GIVEN TEXT
*** Begin section ***
SPHARCLE

Slender Particle Hydrodynamics And Reacting Cytoskeletal Linking Elements.

See the documentation on readthedocs for installation instructions, as well as how to run and modify the examples.

This repository contains the Python/C++ and Matlab codes for the publications:

1. "An integral-based spectral method for inextensible slender fibers in Stokes flow," by O. Maxian, A. Mogilner, and A. Donev, Jan. 2021. See arxiv for text and Phys. Rev. Fluids for published version.
2. "Simulations of dynamically cross-linked actin networks: morphology, rheology, and hydrodynamic interactions," by O. Maxian, R. P. Peláez, A. Mogilner, and A. Donev, Dec. 2021. See biorxiv for text and PLoS Comp. Bio for published version.
3. "Interplay between Brownian motion and cross-linking kinetics controls bundling dynamics in actin networks," by O. Maxian, A. Donev, and A. Mogilner, April 2022. See biorxiv for text and Biophys. J. for published version.
4. "The hydrodynamics of a twisting, bending, inextensible fiber in Stokes flow," by O. Maxian, B. Sprinkle, C.S. Peskin, and A. Donev, July 2022. See arxiv for text and Phys. Rev. Fluids for published version.
5. "Slender body theories for rotating filaments," by O. Maxian and A. Donev, Nov. 2022. See J. Fluid Mech. for published version, which is open access. This is primarily a theoretical study which has some numerical calculations. The relevant files are here, but we recommend using the more accurate quadrature scheme by Malhotra and Barnett for slender body boundary integral calculations.
6. "Bending fluctuations in semiflexible, inextensible, slender filaments in Stokes flow: towards a spectral discretization," by O. Maxian, B. Sprinkle, and A. Donev, Jan. 2023. See arxiv for text and J. Chem. Phys for published version.
7. "Helical motors and formins synergize to compact chiral filopodial bundles: a theoretical perspective," by O. Maxian and A. Mogilner, Nov. 2023. See biorxiv for text. The codes for this publication are here.

Organization is as follows:

• Python: directory with python codes
• Python/cppmodules: directory with C++ modules linked to python using pybind11 (compile with included makefile)
• Python/Examples: python scripts to reproduce the tests and examples [1-3] and [6]. See the README there for more information.
• Python/Dependencies: contains all dependencies for the python codes. Some are submodules, while some are modified copies of the libraries.
• Matlab: directory with matlab codes. These are the only codes used in [4], [5], and [7].

External dependencies:

• krypy. I have modified some of this and included the raw code in Python/Dependencies.
• scipy
• LaPack (for C++ functions)
• PyBind11 (to link python and C++)
• UAMMD (for Ewald splitting on the GPU). This is used as a submodule in Python/Dependencies.
*** End section ***
PROMPT 1
Rewrite the section of the SPHARCLE readme that begins "Organization is as follows" as a shorter list, keeping what each directory holds.
PROMPT 2
Copy word for word the part of the SPHARCLE readme from "See the documentation" up to and including "Bio for published version.".
PROMPT 3
Write a continuation of the SPHARCLE readme that picks up after its final line.

SUPPLIED MATERIAL
*** Begin section ***
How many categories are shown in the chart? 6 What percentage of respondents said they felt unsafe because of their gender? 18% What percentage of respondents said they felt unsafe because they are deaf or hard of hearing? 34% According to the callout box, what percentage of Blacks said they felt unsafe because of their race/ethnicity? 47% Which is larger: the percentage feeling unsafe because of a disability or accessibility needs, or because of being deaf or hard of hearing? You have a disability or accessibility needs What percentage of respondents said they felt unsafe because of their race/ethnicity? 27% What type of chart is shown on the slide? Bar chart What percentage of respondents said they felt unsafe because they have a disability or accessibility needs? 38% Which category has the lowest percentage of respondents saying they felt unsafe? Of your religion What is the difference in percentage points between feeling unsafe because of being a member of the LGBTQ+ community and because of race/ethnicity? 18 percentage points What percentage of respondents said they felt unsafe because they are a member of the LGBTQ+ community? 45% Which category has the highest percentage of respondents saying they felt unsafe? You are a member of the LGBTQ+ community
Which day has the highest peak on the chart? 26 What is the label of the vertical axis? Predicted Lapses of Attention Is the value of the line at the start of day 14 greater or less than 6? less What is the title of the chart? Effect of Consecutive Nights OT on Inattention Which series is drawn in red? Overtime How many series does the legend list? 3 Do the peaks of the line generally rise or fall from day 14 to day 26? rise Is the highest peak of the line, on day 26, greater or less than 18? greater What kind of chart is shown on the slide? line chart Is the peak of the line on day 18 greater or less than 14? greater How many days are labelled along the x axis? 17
*** End section ***
RESPONSE BOX 1
- Python: Python code
- Python/cppmodules: C++ modules linked to Python with pybind11, compiled with the included makefile
- Python/Examples: scripts that reproduce the tests and examples for [1-3] and [6], with their own README
- Python/Dependencies: all dependencies of the Python code, some as submodules and some as modified library copies
- Matlab: Matlab code, the only code used in [4], [5], and [7]

RESPONSE BOX 2
See the documentation on readthedocs for installation instructions, as well as how to run and modify the examples.

This repository contains the Python/C++ and Matlab codes for the publications:

1. "An integral-based spectral method for inextensible slender fibers in Stokes flow," by O. Maxian, A. Mogilner, and A. Donev, Jan. 2021. See arxiv for text and Phys. Rev. Fluids for published version.
2. "Simulations of dynamically cross-linked actin networks: morphology, rheology, and hydrodynamic interactions," by O. Maxian, R. P. Peláez, A. Mogilner, and A. Donev, Dec. 2021. See biorxiv for text and PLoS Comp. Bio for published version.

RESPONSE BOX 3
• FINUFFT. I have modified some of the v 1.0 code and included the raw code in Python/Dependencies. Note that this dependency is not strictly necessary; it is only needed if you wish to run nonlocal hydrodynamics and do not have a GPU.

Instructions for running code

1) Clone this repo using

git clone --recursive https://github.com/stochasticHydroTools/SlenderBody

This will also clone the submodules in the dependency folder. Then run

cd SlenderBody
bash install.sh

in the main directory. This will compile all of the dependencies and C++ modulues. It will also add the appropriate directories (where the python modulues are compiled) to your PYTHONPATH.

If the compilation process fails this script will show an error. In that case fix the compilation issue and run bash install.sh again.

3) Common mistakes:

• When compiling UAMMD in the dependencies, the compiler may complain depending on what version of nvcc you use. If it complains that there is no file called cub, cd into SlenderBody/Python/Dependencies/UAMMD_PSE_Python/uammd/src/third_party and change the folder called "cub_bak" to "cub." This should fix that issue. See also the UAMMD webpage for more compilation instructions.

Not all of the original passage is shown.